### EXERCISE INSTRUCTIONS
Having located "La legisladora agregó" in the records below, repeat exactly the line it is on and all subsequent lines, ending with the last.

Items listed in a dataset
== Segment start ==

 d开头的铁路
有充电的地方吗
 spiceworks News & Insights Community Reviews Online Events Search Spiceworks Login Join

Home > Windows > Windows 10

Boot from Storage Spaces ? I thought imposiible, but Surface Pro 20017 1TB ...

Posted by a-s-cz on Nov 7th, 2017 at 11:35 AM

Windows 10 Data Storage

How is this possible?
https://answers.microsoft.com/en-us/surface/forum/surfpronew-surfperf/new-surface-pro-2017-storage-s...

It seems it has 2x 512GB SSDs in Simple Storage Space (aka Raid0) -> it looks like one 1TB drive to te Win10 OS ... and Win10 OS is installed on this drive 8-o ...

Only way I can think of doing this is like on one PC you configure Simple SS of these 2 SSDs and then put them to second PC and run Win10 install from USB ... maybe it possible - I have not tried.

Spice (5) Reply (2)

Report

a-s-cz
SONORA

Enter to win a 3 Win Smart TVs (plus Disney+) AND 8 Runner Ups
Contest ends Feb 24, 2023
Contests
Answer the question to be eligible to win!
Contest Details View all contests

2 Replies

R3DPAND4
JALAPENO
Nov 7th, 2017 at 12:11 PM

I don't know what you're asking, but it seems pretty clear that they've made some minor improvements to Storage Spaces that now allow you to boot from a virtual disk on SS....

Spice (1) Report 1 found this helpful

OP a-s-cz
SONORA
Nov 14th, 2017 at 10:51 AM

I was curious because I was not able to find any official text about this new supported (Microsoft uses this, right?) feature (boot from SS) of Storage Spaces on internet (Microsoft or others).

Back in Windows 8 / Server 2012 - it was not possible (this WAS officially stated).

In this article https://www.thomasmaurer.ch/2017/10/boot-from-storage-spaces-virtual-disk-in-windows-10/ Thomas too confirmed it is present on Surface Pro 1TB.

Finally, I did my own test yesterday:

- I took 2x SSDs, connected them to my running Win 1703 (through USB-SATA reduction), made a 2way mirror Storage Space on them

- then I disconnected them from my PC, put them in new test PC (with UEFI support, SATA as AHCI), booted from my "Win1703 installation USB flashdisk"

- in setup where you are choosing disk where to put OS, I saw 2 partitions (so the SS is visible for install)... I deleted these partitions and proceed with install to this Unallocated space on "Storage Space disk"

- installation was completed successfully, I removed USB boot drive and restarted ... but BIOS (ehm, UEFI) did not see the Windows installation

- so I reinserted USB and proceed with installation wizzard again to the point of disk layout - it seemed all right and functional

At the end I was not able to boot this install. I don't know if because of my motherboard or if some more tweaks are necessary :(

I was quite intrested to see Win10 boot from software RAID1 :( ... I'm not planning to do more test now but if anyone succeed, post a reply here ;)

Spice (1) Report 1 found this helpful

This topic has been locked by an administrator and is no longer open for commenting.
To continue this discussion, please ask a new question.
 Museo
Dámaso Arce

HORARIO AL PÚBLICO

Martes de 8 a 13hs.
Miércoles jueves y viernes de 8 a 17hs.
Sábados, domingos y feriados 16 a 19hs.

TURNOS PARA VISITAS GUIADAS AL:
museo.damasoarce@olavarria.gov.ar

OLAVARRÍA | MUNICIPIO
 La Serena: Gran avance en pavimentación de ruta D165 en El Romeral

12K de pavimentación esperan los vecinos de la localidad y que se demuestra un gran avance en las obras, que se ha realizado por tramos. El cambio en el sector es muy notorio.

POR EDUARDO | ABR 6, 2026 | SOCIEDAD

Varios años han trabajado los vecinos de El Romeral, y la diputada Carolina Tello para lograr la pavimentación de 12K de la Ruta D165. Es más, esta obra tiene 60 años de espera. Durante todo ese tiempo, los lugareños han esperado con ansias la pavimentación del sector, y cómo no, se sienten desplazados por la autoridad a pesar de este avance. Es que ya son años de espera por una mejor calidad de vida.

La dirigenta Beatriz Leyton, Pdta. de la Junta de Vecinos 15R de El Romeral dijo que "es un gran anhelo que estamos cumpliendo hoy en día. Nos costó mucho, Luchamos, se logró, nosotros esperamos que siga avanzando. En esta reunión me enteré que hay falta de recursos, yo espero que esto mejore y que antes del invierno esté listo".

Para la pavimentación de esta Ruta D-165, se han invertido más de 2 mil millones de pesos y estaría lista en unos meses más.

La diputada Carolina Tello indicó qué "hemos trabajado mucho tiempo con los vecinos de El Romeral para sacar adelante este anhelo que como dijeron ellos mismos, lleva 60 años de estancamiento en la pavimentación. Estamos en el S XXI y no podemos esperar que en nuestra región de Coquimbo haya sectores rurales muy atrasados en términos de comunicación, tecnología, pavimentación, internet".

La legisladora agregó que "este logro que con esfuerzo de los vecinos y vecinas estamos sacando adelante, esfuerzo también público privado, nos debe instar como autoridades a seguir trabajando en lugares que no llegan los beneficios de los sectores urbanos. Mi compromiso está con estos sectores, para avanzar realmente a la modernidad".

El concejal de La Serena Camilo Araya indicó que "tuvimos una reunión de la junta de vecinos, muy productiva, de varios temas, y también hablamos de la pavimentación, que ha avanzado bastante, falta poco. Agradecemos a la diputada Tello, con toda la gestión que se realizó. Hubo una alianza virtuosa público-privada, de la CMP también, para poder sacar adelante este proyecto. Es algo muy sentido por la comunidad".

== Segment end ==

### RESULT OF THE EXERCISE
La legisladora agregó que "este logro que con esfuerzo de los vecinos y vecinas estamos sacando adelante, esfuerzo también público privado, nos debe instar como autoridades a seguir trabajando en lugares que no llegan los beneficios de los sectores urbanos. Mi compromiso está con estos sectores, para avanzar realmente a la modernidad".

El concejal de La Serena Camilo Araya indicó que "tuvimos una reunión de la junta de vecinos, muy productiva, de varios temas, y también hablamos de la pavimentación, que ha avanzado bastante, falta poco. Agradecemos a la diputada Tello, con toda la gestión que se realizó. Hubo una alianza virtuosa público-privada, de la CMP también, para poder sacar adelante este proyecto. Es algo muy sentido por la comunidad".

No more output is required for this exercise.